> **PROVIDED PASSAGE**:
*****

My Job Search Isn’t Working – What Should I do?

It’s important not to forget that a job search is a journey of many activities and actions that must be strategically arranged and adequately executed to increase success.

March 16, 2023

I have the pleasure of partnering with a wide variety of senior executives and savvy professionals – all eager (and some anxious) about their impending job search.


Now and then, I hear: “Help, my job search isn’t working; why not?”

These individuals are confused and discouraged. And who can blame them? Job searching is tough and can be even more frustrating when you do not see desired results.

With some strategic questioning and exploration, I often discover that professionals are getting derailed in their search because they focus efforts exclusively on either one step of the process (locating job postings) or one tool (developing a resume).

It’s important not to forget that a job search is a journey of many activities and actions that must be strategically arranged and adequately executed to increase success.


So, how can you help improve your job search success?

Start nurturing efforts in multiple areas.

All avenues and efforts are worth exploring during a job search, and a diversified job search strategy is best. Dedicate time and attention to various job search efforts.

Your job search checklist

If you are unsure what this entails and what actions and activities to include in your strategy, I’ve covered you with the checklist below.

*****

> **TASK INSTRUCTIONS**: List each word the job search article uses to describe the feelings of the job seekers it mentions. The material that comes next isn't needed for anything here.

*****

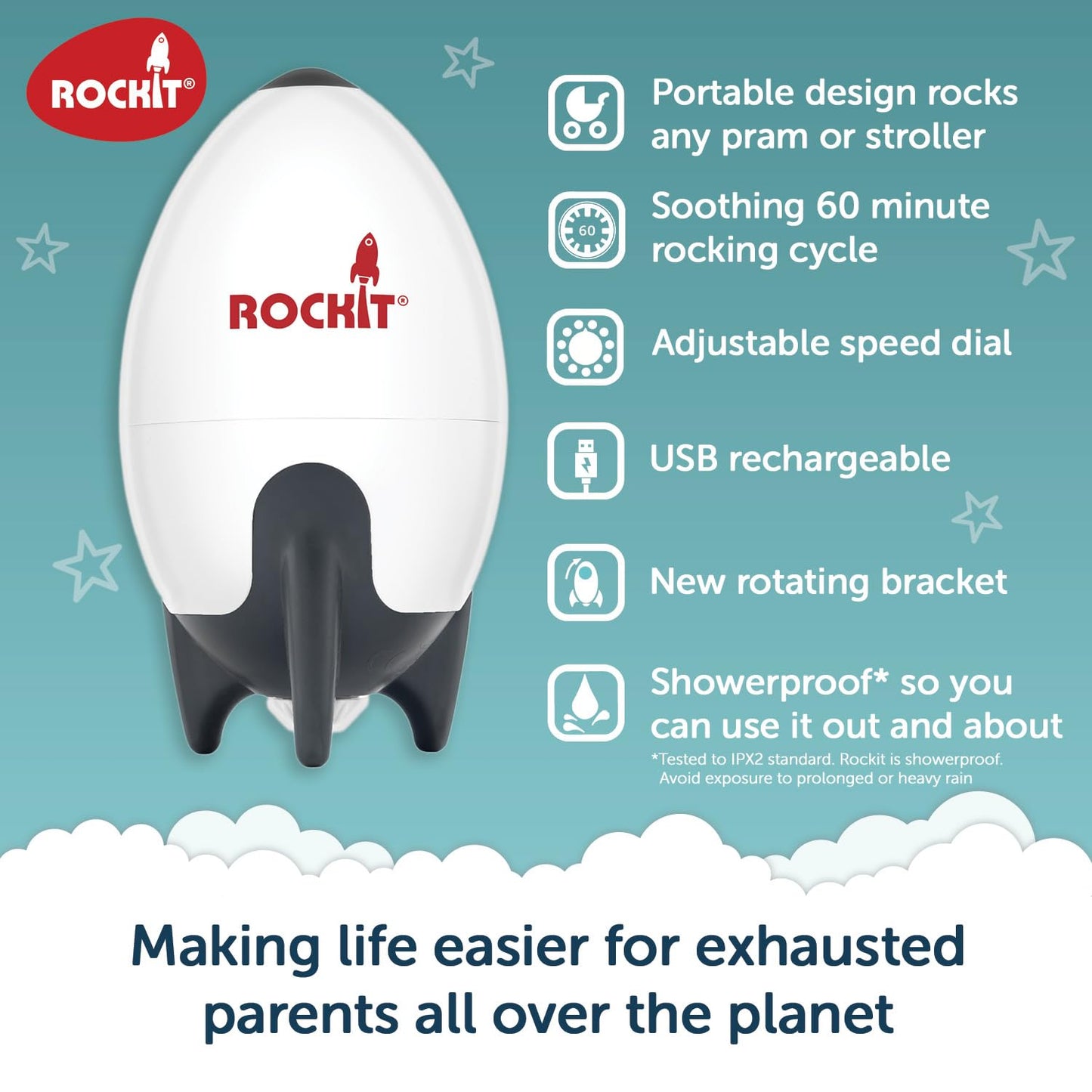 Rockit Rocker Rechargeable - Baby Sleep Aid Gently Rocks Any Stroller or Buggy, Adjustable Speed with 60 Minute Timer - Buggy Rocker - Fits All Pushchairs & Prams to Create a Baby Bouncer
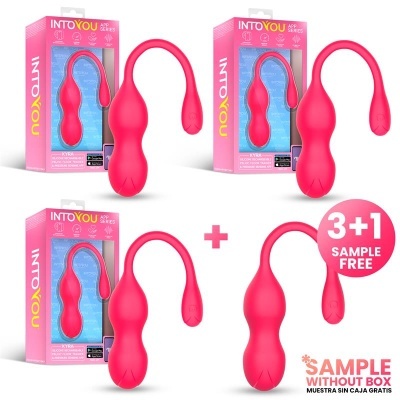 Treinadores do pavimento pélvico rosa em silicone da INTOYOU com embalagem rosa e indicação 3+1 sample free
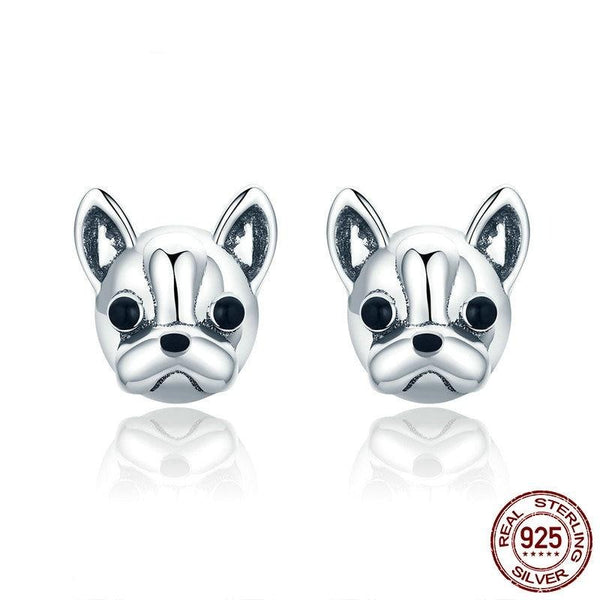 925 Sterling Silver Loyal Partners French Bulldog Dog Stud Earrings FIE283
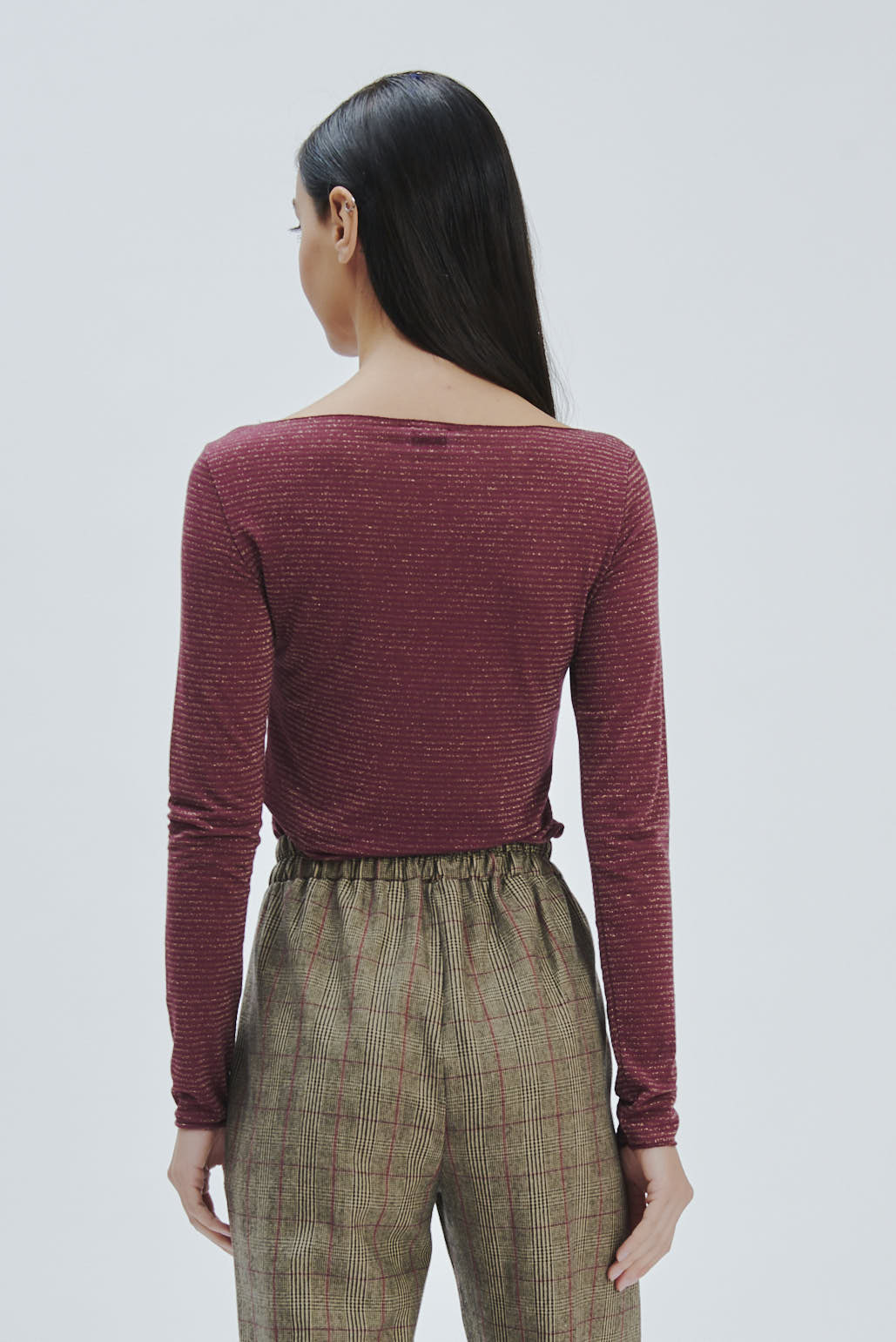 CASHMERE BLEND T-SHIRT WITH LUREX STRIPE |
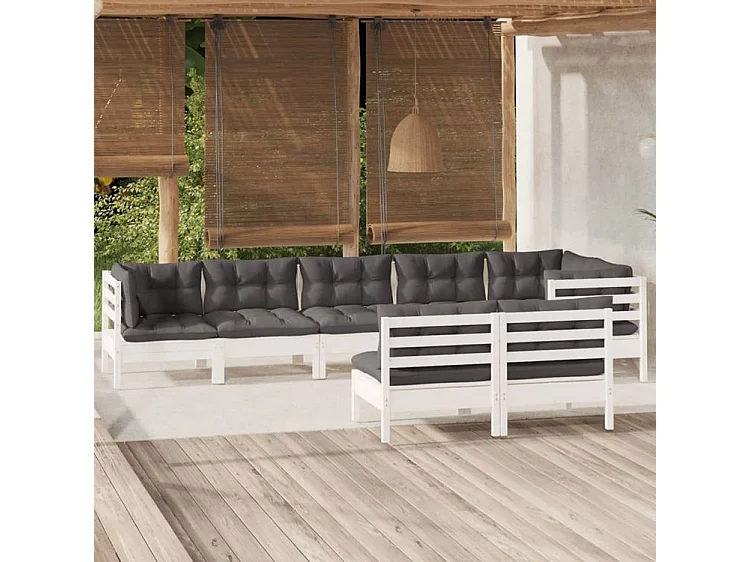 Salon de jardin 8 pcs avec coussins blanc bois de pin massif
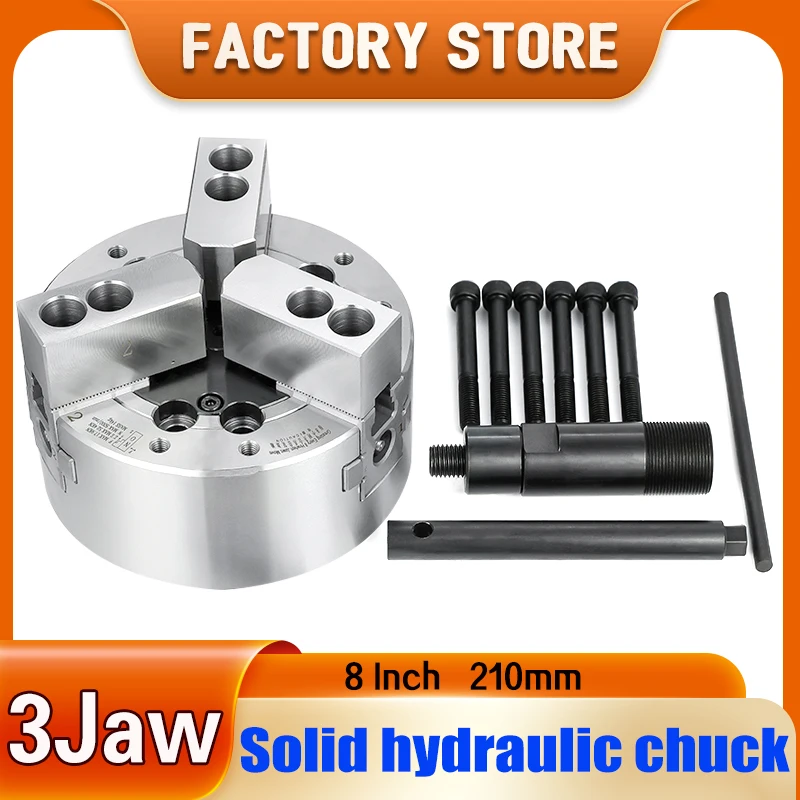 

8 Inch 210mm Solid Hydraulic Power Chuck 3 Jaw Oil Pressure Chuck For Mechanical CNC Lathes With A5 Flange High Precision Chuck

*****

> **OUTPUT FOR THIS EXERCISE**: eager, anxious, confused, discouraged